Extrait à lire:
>>>

Si nous nous interrogeons depuis le début de l'après-midi, nous parlons à partir d'expériences personnelles plus ou moins impliquées, parfois très impliquées, si bien que lorsqu'on parle de l'homme dans l'espace, certains d'entre nous sont concernés directement, d'autres le sont pour des questions politiques, d'autres encore scientifiques.

J'introduisais la question de l'autre ne serait-ce que pour s'interroger sur moi, mais aussi sur les autres cultures, les milliards d'hommes et de femmes aujourd'hui. On a évoqué ces questions de répartition.

Au fond parce que la question ultime ne se pose guère, j'aime parfois demander à mes frères en religion : es-tu heureux ? C'est une question que l'on ne pourrait peut-être pas introduire dans un cénacle aussi intellectuel, mais un peu comme Jeffrey HOFFMAN vient de dire, il voudrait partager ce qu'il a vécu en flottant. Je l'ai vécu quelques secondes dans un avion, il est vrai que j'ai aussi envie de le faire partager, mais je sais que cela coûte très cher et qu'arrivent d'autres questions.

Mais la question : es-tu heureux ? Au fond que faisons-nous chacun à notre place pour le bonheur de l'humanité, c'est-à-dire cette capacité à vivre ensemble en tant qu'alter ego ?

Je n'ai pas envie d'aller plus loin que cela !

M. SALOMON - Je ne vais pas faire une synthèse, mais essayer de donner l'esprit de cette réunion.

Le Président du Sénat l'a introduite en rappelant que l'espace « tantôt nous fait rêver, tantôt nous fait frémir », et je suis frappé par le fait que la fin de cette discussion débouche sur la question du bonheur.

Liées à l'espace, il y a eu il y a à peine trois semaines, à Chamonix, des réunions de trois jours sur la question : « la science fait-elle le bonheur » ? Chamonix n'est pas indépendant de l'espace, c'est quand même le Mont-Blanc. On peut donc toujours rêver à partir de la montagne et du ciel.

En gros, non pas l'espace, parce qu'on ne sait pas très bien ce que c'est, mais la recherche spatiale, scientifique, technique, les activités et les applications spatiales sont le lieu, de toute évidence, de questions diverses absolument indissociables - il ne faut quand même pas l'oublier - qui vont jusqu'à poser effectivement la question métaphysique du statut de l'homme.

Il y a des enjeux politiques - il ne faut quand même pas les ignorer - dès le départ. On a rappelé qu'il y a des enjeux stratégiques dont la dimension militaire ne peut pas être supprimée. Il y a des enjeux économiques, c'est évident.

Et puis il y a des enjeux éthiques et philosophiques, à savoir pourquoi y aller ? Faut-il y aller ? Si on y va que se passe-t-il ?

C'est vrai que si les questions que l'on peut se poser avaient toutes une dimension de temps concevable pour nous autres, elles apporteraient en quelque sorte des éléments de réponse au statut de l'homme sur terre.

Il se trouve que, malgré la distance et les difficultés dont vous avez parlé, Madame, (et non pas des limites - et je trouve très révélateur que vous ayez parlé de difficultés plutôt que de limites parce que le postulat est que tout est possible -), l'espace est le lieu de l'ensemble des possibilités réalisables : puisque cela existe, on le fera. C'est tout à fait concevable, c'est vrai.

<<<

Informations fournies:
>>>

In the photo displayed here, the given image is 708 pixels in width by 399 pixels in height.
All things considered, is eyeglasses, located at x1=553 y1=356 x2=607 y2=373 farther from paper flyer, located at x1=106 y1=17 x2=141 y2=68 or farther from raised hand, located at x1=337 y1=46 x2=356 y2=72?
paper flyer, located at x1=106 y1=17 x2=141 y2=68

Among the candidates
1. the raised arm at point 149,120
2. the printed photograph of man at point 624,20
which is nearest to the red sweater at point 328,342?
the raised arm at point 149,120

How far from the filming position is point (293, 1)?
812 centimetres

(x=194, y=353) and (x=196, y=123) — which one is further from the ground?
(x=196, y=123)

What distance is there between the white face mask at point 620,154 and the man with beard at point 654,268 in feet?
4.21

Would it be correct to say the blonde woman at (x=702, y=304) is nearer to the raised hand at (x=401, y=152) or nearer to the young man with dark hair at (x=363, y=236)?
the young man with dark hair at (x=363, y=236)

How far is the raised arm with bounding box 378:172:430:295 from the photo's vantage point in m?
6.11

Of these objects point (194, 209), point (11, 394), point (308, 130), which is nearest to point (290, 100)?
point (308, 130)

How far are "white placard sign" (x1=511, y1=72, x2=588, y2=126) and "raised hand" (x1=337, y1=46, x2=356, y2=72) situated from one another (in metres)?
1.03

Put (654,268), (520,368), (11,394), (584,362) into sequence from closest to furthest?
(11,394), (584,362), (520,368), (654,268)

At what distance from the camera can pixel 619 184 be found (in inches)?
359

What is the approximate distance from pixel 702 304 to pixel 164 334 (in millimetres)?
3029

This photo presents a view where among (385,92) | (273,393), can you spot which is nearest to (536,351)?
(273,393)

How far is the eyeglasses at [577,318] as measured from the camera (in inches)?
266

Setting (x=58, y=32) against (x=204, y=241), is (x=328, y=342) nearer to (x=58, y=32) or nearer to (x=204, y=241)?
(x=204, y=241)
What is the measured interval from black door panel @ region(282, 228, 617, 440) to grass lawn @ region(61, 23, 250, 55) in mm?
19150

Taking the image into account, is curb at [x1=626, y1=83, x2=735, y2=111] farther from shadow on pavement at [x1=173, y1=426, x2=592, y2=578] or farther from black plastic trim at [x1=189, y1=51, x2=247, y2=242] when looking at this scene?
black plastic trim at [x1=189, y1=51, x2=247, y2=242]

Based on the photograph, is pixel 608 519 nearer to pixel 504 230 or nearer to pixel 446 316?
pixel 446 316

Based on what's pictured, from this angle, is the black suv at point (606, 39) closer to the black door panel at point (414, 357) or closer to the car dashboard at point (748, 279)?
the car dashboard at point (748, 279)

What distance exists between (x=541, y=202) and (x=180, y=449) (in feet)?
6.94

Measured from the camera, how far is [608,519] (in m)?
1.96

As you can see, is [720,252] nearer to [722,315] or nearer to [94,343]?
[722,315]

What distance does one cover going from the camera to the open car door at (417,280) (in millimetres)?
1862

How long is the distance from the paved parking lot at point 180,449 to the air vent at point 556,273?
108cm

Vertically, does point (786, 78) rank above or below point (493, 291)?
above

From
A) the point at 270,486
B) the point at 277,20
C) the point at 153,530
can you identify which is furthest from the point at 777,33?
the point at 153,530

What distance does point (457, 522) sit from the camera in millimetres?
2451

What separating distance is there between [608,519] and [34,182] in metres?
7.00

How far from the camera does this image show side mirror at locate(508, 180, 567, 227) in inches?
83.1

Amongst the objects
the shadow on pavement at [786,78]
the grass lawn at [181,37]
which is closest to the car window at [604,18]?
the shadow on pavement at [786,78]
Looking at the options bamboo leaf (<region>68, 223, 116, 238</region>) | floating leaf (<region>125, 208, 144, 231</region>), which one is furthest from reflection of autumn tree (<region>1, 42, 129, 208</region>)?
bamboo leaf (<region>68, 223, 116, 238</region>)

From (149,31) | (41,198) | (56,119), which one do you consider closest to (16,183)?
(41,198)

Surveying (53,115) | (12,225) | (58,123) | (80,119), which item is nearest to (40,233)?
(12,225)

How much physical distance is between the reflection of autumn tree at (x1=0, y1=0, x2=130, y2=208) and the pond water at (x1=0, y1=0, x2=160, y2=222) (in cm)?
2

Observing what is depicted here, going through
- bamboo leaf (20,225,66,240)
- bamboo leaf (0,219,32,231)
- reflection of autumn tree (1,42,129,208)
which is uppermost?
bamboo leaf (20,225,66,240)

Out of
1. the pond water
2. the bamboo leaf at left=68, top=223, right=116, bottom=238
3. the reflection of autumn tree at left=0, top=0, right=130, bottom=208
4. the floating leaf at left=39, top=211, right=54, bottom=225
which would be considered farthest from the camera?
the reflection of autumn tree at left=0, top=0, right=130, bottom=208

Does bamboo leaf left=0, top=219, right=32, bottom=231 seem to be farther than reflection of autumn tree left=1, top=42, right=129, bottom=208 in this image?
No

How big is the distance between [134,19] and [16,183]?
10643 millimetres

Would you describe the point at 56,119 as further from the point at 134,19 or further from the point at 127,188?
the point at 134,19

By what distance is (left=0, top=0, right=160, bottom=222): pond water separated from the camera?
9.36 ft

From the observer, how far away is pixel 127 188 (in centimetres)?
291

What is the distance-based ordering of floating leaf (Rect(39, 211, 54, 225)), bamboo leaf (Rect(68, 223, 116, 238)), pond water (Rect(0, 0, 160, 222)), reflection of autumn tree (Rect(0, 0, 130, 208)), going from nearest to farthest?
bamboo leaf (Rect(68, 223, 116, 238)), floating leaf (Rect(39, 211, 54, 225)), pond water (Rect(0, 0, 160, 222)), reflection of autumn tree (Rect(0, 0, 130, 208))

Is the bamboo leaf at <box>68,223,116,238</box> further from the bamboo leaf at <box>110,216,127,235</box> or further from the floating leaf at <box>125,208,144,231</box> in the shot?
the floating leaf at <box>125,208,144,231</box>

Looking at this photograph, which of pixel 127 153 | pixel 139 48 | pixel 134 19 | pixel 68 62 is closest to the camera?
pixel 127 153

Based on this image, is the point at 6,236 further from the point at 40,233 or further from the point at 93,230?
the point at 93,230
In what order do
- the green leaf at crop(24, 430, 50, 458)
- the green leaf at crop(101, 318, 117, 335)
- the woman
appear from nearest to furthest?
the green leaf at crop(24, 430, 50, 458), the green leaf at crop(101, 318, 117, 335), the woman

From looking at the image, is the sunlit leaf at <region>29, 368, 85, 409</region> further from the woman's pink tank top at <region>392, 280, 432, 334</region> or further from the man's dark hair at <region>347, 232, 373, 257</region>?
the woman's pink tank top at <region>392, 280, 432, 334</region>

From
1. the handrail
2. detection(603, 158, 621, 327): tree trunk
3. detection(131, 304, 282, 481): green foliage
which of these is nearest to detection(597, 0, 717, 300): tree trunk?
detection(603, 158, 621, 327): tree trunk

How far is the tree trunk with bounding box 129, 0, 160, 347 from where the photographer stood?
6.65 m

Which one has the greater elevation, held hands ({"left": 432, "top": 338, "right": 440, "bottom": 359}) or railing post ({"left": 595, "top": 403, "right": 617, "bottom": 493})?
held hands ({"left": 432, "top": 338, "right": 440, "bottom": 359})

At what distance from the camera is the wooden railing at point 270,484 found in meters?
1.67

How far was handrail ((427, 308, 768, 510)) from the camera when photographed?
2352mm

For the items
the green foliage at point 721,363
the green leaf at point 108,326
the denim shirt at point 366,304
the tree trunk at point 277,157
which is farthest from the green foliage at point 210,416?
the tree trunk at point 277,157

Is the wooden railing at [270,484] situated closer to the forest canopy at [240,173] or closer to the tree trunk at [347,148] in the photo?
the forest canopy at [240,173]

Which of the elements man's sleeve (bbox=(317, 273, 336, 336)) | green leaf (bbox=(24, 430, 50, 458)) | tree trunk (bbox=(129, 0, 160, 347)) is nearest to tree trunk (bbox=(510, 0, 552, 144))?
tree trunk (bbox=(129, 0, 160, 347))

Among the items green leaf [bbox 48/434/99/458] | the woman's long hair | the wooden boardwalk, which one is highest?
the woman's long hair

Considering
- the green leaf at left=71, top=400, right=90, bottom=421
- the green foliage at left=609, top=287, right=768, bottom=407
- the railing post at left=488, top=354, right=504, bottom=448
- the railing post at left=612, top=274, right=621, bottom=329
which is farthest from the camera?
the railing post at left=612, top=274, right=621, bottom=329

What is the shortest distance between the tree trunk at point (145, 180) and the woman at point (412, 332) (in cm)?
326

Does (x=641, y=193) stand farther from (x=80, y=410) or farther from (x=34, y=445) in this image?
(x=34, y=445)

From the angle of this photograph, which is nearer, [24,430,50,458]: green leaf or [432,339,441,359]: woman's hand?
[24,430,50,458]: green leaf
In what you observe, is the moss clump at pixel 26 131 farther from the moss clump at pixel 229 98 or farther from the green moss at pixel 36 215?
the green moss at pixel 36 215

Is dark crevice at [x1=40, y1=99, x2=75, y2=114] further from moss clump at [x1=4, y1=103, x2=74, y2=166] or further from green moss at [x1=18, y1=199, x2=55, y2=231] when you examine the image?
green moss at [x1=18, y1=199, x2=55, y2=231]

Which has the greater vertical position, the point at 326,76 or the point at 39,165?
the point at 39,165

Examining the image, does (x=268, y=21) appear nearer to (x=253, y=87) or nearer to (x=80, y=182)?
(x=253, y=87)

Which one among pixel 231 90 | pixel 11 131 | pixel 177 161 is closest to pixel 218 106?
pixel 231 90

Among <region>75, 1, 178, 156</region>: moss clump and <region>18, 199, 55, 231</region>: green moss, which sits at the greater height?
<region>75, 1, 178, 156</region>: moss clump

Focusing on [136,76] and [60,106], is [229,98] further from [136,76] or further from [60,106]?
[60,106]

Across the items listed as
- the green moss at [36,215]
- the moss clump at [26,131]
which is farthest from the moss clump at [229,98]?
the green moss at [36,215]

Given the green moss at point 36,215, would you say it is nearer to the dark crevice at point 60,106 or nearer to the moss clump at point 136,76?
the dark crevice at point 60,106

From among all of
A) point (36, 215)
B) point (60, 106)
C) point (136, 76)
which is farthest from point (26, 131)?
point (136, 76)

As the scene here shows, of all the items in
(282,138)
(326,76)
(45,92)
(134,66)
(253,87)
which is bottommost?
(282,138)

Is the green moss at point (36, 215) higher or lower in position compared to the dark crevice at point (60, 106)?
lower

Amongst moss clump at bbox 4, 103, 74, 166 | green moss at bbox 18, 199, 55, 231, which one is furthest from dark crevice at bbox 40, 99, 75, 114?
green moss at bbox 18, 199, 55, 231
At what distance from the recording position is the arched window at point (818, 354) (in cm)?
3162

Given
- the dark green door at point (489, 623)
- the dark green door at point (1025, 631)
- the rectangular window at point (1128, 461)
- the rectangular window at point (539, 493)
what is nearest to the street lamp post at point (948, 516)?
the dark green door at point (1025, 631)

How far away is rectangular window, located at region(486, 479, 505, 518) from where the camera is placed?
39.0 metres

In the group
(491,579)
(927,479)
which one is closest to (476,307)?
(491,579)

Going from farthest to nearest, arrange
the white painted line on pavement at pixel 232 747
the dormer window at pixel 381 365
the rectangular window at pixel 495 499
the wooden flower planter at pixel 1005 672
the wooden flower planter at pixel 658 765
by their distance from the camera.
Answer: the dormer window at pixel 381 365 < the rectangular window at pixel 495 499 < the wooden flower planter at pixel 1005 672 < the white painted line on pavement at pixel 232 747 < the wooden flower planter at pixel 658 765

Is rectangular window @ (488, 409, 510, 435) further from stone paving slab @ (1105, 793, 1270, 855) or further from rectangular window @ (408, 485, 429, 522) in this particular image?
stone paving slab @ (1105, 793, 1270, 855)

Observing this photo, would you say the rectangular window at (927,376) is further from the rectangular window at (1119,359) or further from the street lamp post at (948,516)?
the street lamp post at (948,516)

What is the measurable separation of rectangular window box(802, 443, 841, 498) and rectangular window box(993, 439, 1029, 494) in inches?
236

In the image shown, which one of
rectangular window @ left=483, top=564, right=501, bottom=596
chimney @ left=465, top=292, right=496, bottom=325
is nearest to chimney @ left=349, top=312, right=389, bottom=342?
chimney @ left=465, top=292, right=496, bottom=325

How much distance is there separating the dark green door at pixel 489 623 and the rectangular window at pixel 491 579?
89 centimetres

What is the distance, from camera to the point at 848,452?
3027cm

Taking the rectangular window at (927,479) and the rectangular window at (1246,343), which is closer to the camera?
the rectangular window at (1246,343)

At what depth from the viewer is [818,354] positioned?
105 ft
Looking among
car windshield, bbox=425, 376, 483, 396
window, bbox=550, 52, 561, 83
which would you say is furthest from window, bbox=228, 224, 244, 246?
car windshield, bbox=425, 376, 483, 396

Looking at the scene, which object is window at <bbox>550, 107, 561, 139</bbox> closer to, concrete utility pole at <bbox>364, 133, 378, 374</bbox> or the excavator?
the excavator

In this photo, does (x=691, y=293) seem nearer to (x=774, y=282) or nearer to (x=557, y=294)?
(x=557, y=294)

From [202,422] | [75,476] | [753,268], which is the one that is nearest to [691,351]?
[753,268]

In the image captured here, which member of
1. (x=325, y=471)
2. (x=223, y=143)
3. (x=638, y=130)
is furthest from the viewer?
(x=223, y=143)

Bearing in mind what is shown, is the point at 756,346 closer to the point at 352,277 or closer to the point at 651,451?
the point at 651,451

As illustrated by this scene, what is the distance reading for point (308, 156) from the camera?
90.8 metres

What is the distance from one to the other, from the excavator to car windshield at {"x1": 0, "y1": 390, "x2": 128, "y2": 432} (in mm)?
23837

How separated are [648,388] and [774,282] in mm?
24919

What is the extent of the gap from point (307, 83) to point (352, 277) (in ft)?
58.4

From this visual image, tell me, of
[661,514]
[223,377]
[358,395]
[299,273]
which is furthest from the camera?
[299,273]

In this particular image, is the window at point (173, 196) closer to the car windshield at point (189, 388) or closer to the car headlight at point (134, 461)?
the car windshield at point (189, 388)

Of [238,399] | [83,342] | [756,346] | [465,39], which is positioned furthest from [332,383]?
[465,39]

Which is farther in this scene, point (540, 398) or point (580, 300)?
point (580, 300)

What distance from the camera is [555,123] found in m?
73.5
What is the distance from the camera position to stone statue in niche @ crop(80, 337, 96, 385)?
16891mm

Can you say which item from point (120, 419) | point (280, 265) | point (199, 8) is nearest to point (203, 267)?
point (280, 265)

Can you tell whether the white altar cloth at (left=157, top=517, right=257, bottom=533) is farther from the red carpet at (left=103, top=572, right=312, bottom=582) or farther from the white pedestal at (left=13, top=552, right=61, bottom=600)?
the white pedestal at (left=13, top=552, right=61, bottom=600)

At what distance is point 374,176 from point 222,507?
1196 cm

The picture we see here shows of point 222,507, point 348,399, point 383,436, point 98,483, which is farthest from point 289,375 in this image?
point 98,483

<<<

Objectif:
Dans l'extrait sur l'espace et le bonheur, quelle ville a accueilli les réunions de trois jours sur la question « la science fait-elle le bonheur » ? Indiquez-la, s'il vous plaît.

Tâche accomplie:
Ces réunions ont eu lieu à Chamonix.